Words and Understanding
Words and Understanding
To peruse the pages of forgotten books is a pastime in which I shall always partake; and though it turns out that I actually read very few sentences, the mere fixture of the words, or the subject, create an affinity in the mind apt to deeper contemplation.
Hardly can such a book be opened before there exists a mystic relationship with what is old, and even more so to the obscure. Far from leading us into a clear path of understanding, that same awkward and unsettling sentiment transfixes us and our thoughts drift back and forth upon the page until it is no longer the story to which we are attached, but the power of our imagination. It is only when we feel we need to know something that words become our greatest let down; they are but a means to the mysterious--for even among the driest of archaeological accounts there remains something so illuminating, not in what is being recounted, but what is being subsumed.
Perhaps we are all looking for a past, a future, but in the mere play of our imagination we get tangled up in words and ideas and brazenly call upon the world to believe them. To set down words until the end of time, to read them as if they were etched upon stone, and not merely upon the flimsy invisible page of the mind, is to believe that there is no truth present in the world, because what we can capture and hold on to, is simply the truest sign of its degeneration.
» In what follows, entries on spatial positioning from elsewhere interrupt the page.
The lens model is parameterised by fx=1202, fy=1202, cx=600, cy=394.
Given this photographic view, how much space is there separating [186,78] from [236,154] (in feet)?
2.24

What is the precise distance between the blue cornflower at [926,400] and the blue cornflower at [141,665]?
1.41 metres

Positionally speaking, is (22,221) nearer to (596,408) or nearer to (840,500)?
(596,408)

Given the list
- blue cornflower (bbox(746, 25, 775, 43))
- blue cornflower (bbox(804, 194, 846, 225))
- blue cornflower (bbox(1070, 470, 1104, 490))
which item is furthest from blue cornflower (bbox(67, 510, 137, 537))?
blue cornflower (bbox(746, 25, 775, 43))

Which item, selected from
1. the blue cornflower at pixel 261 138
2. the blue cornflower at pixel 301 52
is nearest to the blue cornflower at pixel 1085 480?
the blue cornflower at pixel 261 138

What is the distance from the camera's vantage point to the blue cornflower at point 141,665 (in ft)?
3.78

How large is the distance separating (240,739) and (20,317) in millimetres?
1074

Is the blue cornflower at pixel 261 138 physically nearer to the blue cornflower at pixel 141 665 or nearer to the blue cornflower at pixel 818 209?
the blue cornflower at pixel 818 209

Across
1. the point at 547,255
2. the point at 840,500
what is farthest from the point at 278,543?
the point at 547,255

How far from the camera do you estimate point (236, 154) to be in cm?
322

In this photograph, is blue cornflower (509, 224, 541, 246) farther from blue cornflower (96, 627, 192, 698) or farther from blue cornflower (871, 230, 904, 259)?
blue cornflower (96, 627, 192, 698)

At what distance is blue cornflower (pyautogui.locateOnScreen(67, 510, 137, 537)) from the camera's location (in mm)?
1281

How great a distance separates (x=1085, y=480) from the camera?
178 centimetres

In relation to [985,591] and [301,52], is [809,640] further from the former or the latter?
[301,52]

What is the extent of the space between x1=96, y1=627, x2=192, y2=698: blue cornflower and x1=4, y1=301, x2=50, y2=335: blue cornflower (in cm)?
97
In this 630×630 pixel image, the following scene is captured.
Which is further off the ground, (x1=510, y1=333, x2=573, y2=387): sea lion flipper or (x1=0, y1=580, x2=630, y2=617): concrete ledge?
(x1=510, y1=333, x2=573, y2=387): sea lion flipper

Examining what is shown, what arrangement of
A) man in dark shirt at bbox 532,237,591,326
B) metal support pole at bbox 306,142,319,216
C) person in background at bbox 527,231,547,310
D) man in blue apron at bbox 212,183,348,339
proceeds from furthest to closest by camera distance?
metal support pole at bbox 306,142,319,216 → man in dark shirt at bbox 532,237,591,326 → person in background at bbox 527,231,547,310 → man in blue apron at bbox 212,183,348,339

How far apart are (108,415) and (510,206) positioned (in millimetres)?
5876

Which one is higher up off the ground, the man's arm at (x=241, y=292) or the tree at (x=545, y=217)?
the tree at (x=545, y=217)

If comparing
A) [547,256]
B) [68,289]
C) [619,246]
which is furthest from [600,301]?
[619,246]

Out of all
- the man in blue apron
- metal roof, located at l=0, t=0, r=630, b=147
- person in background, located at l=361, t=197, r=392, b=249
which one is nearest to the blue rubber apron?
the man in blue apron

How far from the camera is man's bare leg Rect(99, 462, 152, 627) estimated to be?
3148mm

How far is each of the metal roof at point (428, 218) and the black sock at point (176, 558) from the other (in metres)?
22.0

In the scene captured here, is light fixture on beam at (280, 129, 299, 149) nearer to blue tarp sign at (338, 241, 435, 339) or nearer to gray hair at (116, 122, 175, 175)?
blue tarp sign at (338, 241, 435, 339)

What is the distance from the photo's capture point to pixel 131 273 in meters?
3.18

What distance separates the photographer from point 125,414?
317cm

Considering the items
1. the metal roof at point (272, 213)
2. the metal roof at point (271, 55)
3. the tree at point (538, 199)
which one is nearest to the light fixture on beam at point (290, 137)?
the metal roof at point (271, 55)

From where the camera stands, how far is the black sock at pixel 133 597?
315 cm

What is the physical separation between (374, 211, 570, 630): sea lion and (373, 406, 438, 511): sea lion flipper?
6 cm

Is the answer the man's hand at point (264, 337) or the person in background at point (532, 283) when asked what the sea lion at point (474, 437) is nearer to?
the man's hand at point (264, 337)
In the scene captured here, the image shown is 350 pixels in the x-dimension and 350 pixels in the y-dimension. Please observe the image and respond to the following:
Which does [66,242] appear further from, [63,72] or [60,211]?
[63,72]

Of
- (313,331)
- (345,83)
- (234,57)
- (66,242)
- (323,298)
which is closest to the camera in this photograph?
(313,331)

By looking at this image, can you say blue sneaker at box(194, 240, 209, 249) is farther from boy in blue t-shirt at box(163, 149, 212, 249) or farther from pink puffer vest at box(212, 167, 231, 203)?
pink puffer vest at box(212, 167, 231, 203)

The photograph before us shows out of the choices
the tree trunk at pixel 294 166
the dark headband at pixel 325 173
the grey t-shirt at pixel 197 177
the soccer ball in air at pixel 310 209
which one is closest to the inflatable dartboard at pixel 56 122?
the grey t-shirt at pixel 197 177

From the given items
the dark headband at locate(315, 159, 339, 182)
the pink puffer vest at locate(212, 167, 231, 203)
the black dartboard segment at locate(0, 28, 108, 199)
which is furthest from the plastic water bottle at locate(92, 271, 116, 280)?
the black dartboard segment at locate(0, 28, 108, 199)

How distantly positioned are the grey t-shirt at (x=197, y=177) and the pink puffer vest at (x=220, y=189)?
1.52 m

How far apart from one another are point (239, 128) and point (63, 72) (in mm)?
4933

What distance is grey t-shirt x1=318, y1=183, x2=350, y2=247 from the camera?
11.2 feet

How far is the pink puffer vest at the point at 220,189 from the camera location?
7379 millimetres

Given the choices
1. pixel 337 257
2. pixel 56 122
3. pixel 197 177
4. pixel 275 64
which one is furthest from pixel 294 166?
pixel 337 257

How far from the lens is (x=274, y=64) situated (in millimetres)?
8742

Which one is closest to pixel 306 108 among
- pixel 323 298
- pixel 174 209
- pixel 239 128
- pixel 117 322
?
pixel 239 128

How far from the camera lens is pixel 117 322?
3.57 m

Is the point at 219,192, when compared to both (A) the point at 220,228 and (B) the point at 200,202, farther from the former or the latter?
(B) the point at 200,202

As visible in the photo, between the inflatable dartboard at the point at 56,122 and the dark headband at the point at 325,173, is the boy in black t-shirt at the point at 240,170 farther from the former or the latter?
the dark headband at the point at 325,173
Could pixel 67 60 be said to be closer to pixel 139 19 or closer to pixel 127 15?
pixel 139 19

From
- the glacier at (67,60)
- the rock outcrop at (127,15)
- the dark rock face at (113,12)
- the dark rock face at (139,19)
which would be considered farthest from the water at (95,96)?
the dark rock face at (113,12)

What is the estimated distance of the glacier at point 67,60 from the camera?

I think the surest thing reading has taught me is not to know, but to encourage a first step, not to read, but to understand the relationship we have with silence. What are words in any case than visible fluctuations in light. Thoughts indeed are the same internal movement. Looking out the window or walking in the countryside is reading as well, but we are taught to be imperfect, to always need something to help us along. Reading is perhaps a symbolic gesture that we have completely forgotten the meaning of, completely lost to time through this jumble of words and ideas, something that once told us: look into the matter and wait.